*** Text provided ***
But we are inclined to think that the only force in the social order of
today is the power exercised by parents and the police. However, Foucault pointed out that every
society, including our own, is interpenetrated by technical machinery and
physical infrastructure that move us around physically, magnify or distort our
senses, and define us to ourselves.
Consider, as examples, school children seated in rows of chairs in a
classroom. Their bodies are forced by
the chairs to adopt a predetermined posture; the arrangement of the chairs
mitigates against expressions of individuality and demands uniformity; the separation
of the students into classes, grades, and schools forces some people together
and others apart. The application of
corporal punishment or other methods of discipline is merely the tip of the
whip in this overall system for organizing children’s bodies. Returning to the 2000 election, the idea of
technologies of the self directs our attention to the physical dimension of the
voting process, and to the implications for body and mind of voters from around
the nation going simultaneously to thousands of separate polling places in
thousands of geographically bounded precincts.
Like migratory animals acting on instinct in a complex process of
reproduction, we wait for the appointed day and then all find our way to the
place where our particular group knows to deposit its ballots, which are then
delivered like sperm to central locations, where they are combined and passed
finally to the womb of power, the state office that tallies the vote, and the
populace waits for the decision to be delivered like a newborn, who might be
either a boy or a girl regardless of what the sonogram-like readings have been
in the political polls. Such a
miraculous process! Imagine how
different it would seem to us if we voted electronically from our homes and
could change our minds up to a certain time as we watched the vote totals for
each candidate. Now we would see a
contest, rather than a mysterious, totally unique, and therefore nonreplicable
act of nature.
c)
***
- _Given instruction 1_
From the passage on Foucault and voting, return the part that opens with the words containing "But we are inclined" and closes with "us to ourselves.".
*** Data listing ***
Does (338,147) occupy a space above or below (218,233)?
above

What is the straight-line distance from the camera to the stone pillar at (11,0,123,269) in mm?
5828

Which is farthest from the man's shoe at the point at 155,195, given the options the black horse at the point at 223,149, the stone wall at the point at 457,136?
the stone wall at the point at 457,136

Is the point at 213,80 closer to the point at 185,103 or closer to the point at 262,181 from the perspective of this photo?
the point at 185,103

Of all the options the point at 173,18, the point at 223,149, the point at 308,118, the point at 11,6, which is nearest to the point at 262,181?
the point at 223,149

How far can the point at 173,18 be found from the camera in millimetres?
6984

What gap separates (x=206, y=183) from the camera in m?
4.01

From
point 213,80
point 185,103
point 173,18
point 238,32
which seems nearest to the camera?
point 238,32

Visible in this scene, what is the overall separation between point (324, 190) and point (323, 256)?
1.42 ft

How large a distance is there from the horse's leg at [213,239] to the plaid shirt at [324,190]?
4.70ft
***
- _Given instruction 2_
How many lines of the records contain the string "wall"? Case counts; reply with the number only.

- _Right answer 1_
But we are inclined to think that the only force in the social order of
today is the power exercised by parents and the police. However, Foucault pointed out that every
society, including our own, is interpenetrated by technical machinery and
physical infrastructure that move us around physically, magnify or distort our
senses, and define us to ourselves.

- _Right answer 2_
2